Senior politicians believe their economies need to be better protected as they could not cope with another crisis on a par the one in Greece.

The creation of a “super-euro” zone would initially include France, Germany, Holland, Austria, Denmark and Finland.

The likes of Greece, Spain, Italy, Portugal and even Ireland would be left in a larger rump mostly Mediterranean grouping.

The official said French and German officials had first spent months examining how to exclude poor-performing states from the euro but decided it was not feasible.

A two-tier monetary system in the 16-member euro zone is being examined as a “plan B”.

“The philosophy is the stronger countries might need to move away from countries they can’t afford to bail-out,” said the official. “As a way of containing the damage, they may have to do something dramatic, though obviously in the short term implementation is difficult.

“It’s an act of desperation. They are not talking about ideal solutions but the lesser of evils. Helping Greece could be done relatively cheaply but Spain they can’t afford to let fail or bail-out.

“And putting more pressure on the people of France and Germany to save other countries is politically unfeasible.”

One option, to protect the wealthier northern European countries and to help indebted southern Europeans, would be for Germany to lead a group of countries out of the existing euro into a new single currency alongside the old.

The old euro would decline sharply against the new German and French dominated currency but both north and southern Europeans would be protected.

Northern economies would be protected from debt contagion and southern countries would be spared the horrors of being thrown out and forced to go it alone.

Angela Merkel, the German Chancellor, has already paid a political price for forcing the rescue plan on a reluctant public, losing her majority in the upper house of parliament in a recent election.

The official pointed out that France held lent £500 billion to Spain and the Germans had lent £335 billion.

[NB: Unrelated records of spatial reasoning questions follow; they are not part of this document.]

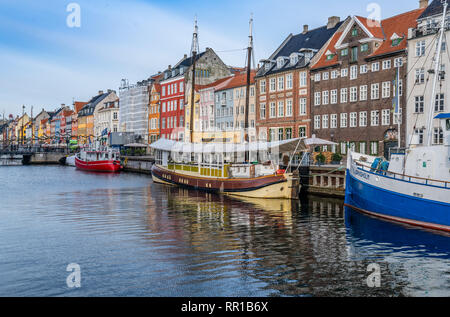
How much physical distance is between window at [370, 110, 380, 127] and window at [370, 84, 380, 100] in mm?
1425

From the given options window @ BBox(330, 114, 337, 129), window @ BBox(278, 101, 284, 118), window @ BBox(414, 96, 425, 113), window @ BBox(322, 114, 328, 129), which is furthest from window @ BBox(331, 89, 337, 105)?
window @ BBox(414, 96, 425, 113)

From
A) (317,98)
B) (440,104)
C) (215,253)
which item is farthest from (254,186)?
(317,98)

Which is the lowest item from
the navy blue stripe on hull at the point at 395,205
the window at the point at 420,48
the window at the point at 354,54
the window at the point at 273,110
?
the navy blue stripe on hull at the point at 395,205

Nicolas Sarkozy, the French president, is understood to have been initially cool on the idea but has grown so frustrated with Greece and now Spain that he has allowed officials to explore proposals.

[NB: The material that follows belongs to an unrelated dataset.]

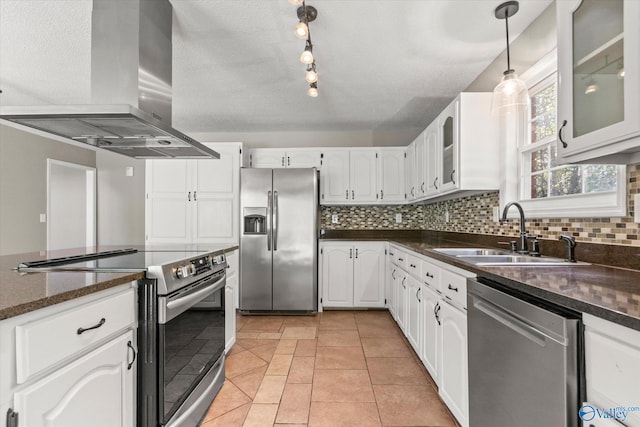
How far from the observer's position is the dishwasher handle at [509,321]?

“He would prefer to keep the euro in place but if Spain, Italy and Greece are dragging him down he accepts he may have to cut them loose,” said the official. “They are trying to contain the contagious effect but they don’t have a solution yet.”

The crunch time will come in September, when Spain has to refinance £67 billion of its foreign debt.

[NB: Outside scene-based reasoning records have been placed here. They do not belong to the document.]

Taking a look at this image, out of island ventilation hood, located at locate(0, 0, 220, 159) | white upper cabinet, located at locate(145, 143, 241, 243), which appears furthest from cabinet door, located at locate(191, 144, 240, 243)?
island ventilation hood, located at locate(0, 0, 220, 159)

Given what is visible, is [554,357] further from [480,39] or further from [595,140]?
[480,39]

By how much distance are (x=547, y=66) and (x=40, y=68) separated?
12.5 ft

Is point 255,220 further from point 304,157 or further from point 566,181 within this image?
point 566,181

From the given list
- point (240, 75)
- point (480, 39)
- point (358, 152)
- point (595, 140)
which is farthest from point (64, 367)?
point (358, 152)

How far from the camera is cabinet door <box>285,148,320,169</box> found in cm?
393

“If the markets don’t buy that will trigger a response by Germany and France,” said the official.

Expelling a country from the euro could push the whole region into a slump because European banks are so exposed to debt in southern Europe. The consequences for the exiting country would be even more catastrophic.

“The euro zone debt crisis has a long way to run,” said one senior EU negotiator. “No one knows where it is going to end up. Only one thing is sure, the euro zone will change.”